Sam przechodziłem przez ten stan i nie wiedziałem gdzie szukać pomocy.
Osobiście zostałem w pewnym sensie rozbitkiem, ponieważ wcześniej założyłem zespół HEAR z którego wymiksował się wokalista, dlatego zapraszam do dyskusji na temat odchodzących wokalistów z zespołu, perkusistów, basistów, gitarzystów.
Zastępować ich nowymi czy zakładać nowy zespół o innej nazwie?
Tak w ogóle czy jeszcze ktoś dzisiaj traktuje zespół jako muzyczne sacrum, czy pozostały już tylko liczne muzyczne przygody i projekty?
Zapraszam do dyskusji na temat lojalności w zespole i generalnie, czym dla Ciebie jest zespół...
[Post edytowany przez Admina w dniu 30/03/2009]
Rozpadł się zespół? Nic straconego...
Re: Rozpadł się zespół? Nic straconego...
tooo jest ogolnie straszna sprawa... proba na 16... a polowa zespolu spoznia sie i przychodzi godzine pozniej... ciezko jest znalezc "prawdziwych" muzykow ktorzy maja duzy zapal i pasje...
www.klub.agaton.pl
Re: Rozpadł się zespół? Nic straconego...

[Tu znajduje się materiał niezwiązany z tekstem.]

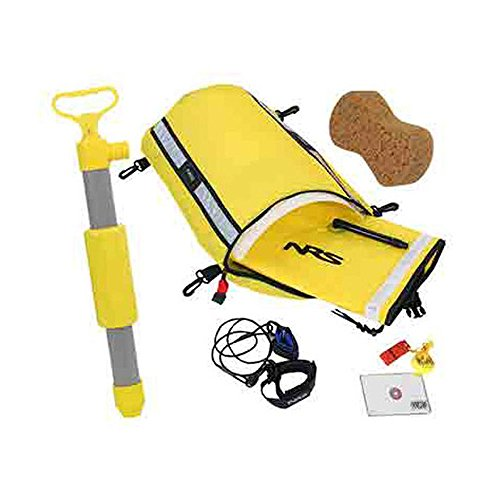 NRS-Deluxe-Touring-Safety-Kit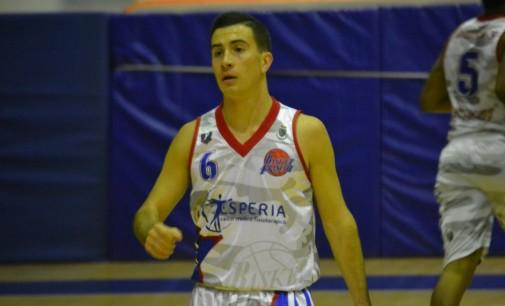 Basket Frascati (C Gold), Manuel Monetti: «Con la Tiber un bello spettacolo per il basket laziale»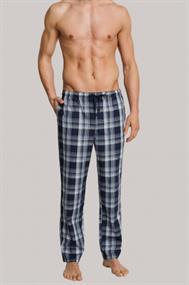 H pyjama broek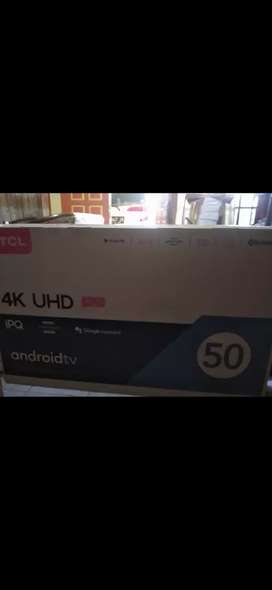 Android tv TCL 50A8, new  segel grs 3 thn=4.949.000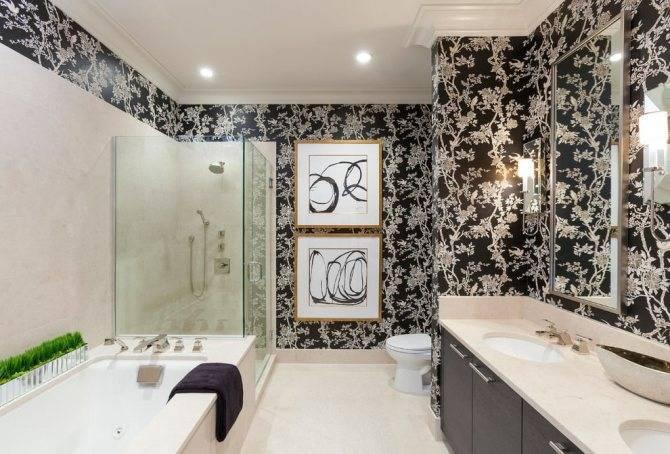 Обои для ванной комнаты (59 фото): водостойкие, моющие для стен, влагостойкие стеклообои, каталог, видео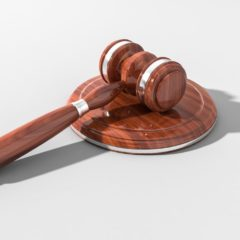 Criminal Justice Degree: Our Comprehensive Guide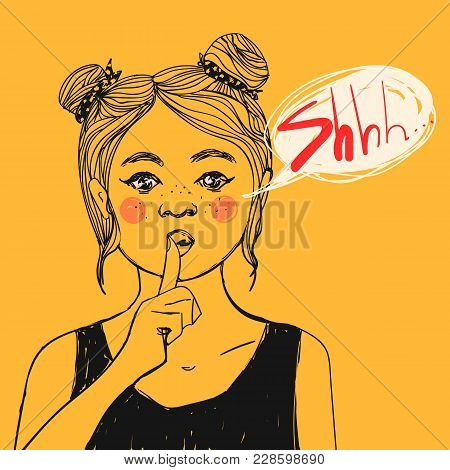 Pretty Girl With Pink Cheeks And Freckles Making Shhh Sign And Text Bubble, Asking For Silence With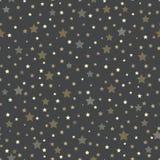模式无缝的星形 库存照片
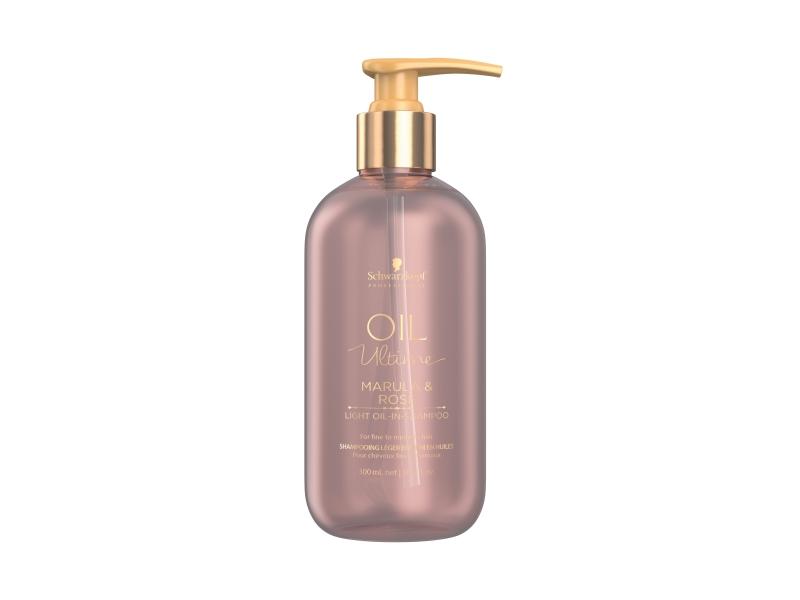 Oil Ultime Marula & Rose Light-Oil-In-Shampoo 300 ml
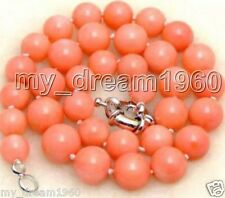 Genuine Natural 10mm Coral Pink Shell Pearl Gems Beads Knotted Necklace Jewelry
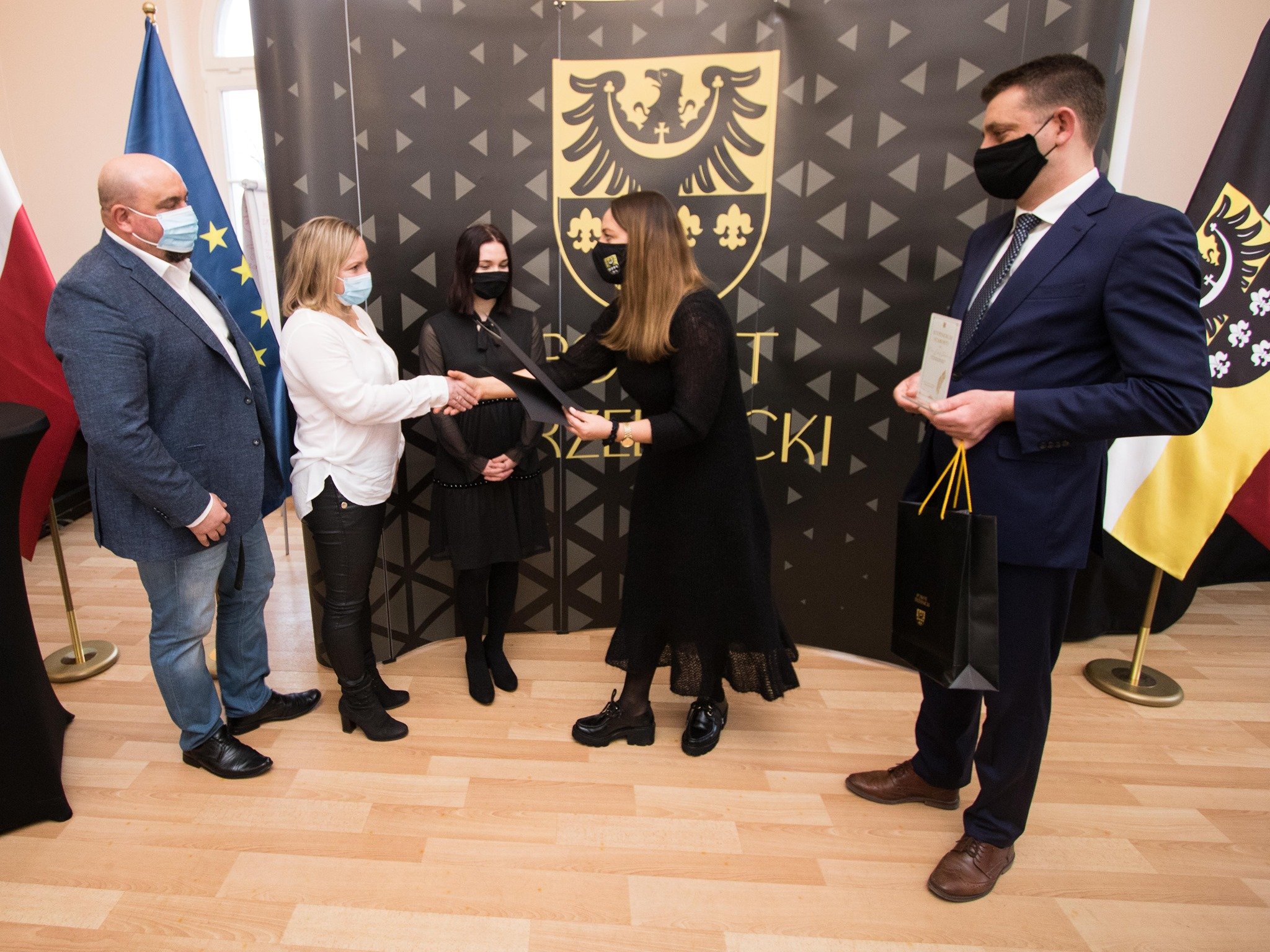 Stypendia Starosty Powiatu Trzebnickiego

to chyba bardzo indywidualna sprawa. dla mnie zespół to ci którzy realnie tworzą materiał. jeśli ktoś nie bierze udziału w komponowaniu materiału i odchodzi to mała strata, nawet jeśli to wokalista, no chyba że ma na prawdę rozpoznawalną barwę głosu i zespół gra długo. zespół to stan ducha jednej lub więcej osób - z dwiema innymi osobami gram od ponad 10 lat, dochodziło i odchodziło do nas kilka osób, nieraz mieli spory wpływ na płyty, które razem nagrywaliśmy, ale były zwykle zbyt krótko i zbyt daleko (nie fizycznie) od nas by być w zespole na prawdę. raz zmieniliśmy nazwę po pięciu latach grania, bo wiedzieliśmy że coś się zmieniło (nie skład i niekoniecznie muzyka) i to co robimy to inny projekt.
Re: Rozpadł się zespół? Nic straconego...
Ciekawe co zrobić gdy ma się zabukowane terminy na rok z góry a tu nagle "rozpad zespołu" ? Niestety czasami "wpada" się na nieodpowiedzialnych gamoni.